The NoSQL meeting tried to raise the awareness towards the opportunity of using non-relational databases which promise to be cheaper, simpler to administer and maintain, and offering superior scalability. Michael Stonebraker, co-creator of Ingres and Postgres, thinks that the end of RDBMS era is close, while others think that we are not there yet.
The first NoSQL meeting held in San Francisco, US, in June was joined by architects and developers from companies like LinkedIn, Facebook, SpringSource, Google, and was centered around a number of presentations on non-RDBMS data stores. The organizer, Johan Oskarsson, a developer for Last.fm and committer for Apache Hadoop and Hive, posted the slides and videos:
Voldemort - Jay Kreps, Linkedin (slides pdf ppt, video1, video2)
Cassandra - Avinash Lakshman, Facebook (slides pdf ppt, video)
Dynomite - Cliff Moon, Powerset (slides, video)
HBase - Ryan Rawson, Stumbleupon (slides, video)
Hypertable - Doug Judd, Zvents (slides pdf ppt, video1, video2)
CouchDB - Chris Anderson, couch.io (slides, video1, video2)
VPork - Jon Travis, SpringSource (slides, video)
MongoDb - Dwight Merriman, 10gen (slides, video)
Infinite Scalability - Jonas S Karlsson, Google (slides, video)
ComputerWorld reported that Jon Travis, principal engineer at SpringSource, said during the meeting:
Relational databases give you too much. They force you to twist your object data to fit a RDBMS… NoSQL-based alternatives "just give you what you need".
Oskarsson said:
Many had even dumped the open-source MySQL database, a long-time Web 2.0 favorite, for a NoSQL alternative, because the advantages were too compelling to ignore.
But he admitted that even the company he is working for is not yet using a no-SQL database for production, and we are not there yet:
It's true that [NoSQL] aren't relevant right now to mainstream enterprises, but that might change one to two years down the line.
Michael Stonebraker, co-creator of Ingres and Postgres back in 70’s, has predicted the demise of RDBMSes for many years. He has reiterated his position lately, giving some market reasons why we are approaching the end of Relational DMBS era:
In the data warehouse market, a column store beats a row store by approximately a factor of 50 on typical business intelligence queries. The reason is because column stores read only the columns of interest to the query and not all of them. In addition, compression is more effective in a column store. Since the legacy systems are all row stores, they are vulnerable to competition from the newer column stores.
… In the online transaction processing (OLTP) market, a lightweight main memory DBMS beats a row store by a factor of 50. Leveraging main memory and the fact that no DBMS application will send a message to a human user in the middle of a transaction, allows an OLTP DBMS to run transactions to completion with no resource contention or locking overhead.

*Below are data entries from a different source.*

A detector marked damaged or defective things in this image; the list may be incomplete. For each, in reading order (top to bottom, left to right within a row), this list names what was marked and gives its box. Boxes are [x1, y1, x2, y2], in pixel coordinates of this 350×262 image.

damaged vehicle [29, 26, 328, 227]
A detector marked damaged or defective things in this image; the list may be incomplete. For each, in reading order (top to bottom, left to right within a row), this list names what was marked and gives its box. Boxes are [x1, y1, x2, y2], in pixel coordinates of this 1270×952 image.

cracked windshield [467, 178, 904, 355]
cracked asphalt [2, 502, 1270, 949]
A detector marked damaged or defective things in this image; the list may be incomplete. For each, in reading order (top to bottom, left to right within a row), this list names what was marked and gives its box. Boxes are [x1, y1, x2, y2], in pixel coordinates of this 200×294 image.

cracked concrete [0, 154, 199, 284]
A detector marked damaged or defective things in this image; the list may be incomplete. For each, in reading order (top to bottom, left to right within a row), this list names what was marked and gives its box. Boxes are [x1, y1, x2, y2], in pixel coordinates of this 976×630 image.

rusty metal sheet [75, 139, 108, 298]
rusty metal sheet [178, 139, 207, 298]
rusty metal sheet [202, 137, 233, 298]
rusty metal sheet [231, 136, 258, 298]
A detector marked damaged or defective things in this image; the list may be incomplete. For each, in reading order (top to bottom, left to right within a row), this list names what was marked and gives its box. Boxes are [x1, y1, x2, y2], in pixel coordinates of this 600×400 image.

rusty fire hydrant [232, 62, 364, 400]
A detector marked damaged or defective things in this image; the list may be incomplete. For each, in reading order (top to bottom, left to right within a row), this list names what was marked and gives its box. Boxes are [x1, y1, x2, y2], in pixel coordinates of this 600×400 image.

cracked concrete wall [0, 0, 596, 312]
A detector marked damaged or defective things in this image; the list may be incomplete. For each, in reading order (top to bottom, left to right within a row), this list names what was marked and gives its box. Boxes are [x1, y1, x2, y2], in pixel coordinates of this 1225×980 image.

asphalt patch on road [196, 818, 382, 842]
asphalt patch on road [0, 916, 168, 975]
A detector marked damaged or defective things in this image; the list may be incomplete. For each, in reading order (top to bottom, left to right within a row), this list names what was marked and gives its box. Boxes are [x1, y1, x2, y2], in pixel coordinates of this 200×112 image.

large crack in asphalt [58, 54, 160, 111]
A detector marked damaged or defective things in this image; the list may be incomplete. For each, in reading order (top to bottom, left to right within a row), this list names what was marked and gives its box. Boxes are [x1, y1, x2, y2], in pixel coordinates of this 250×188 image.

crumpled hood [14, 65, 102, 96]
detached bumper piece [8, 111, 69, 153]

… In the science DBMS market, users have never liked relational DBMSs and want a non-relational model and query facility.
… Text applications have never used relational DBMSs. This was pointed out to me most clearly by Eric Brewer nearly 15 years ago in the early days of Inktomi. He wanted to use a relational DBMS to store the results of Web crawling, but found RDBMS to be two orders of magnitude slower than a home-brew system. All the major Web-search engines use home-brew text software to serve us search results. None use relational DBMSs.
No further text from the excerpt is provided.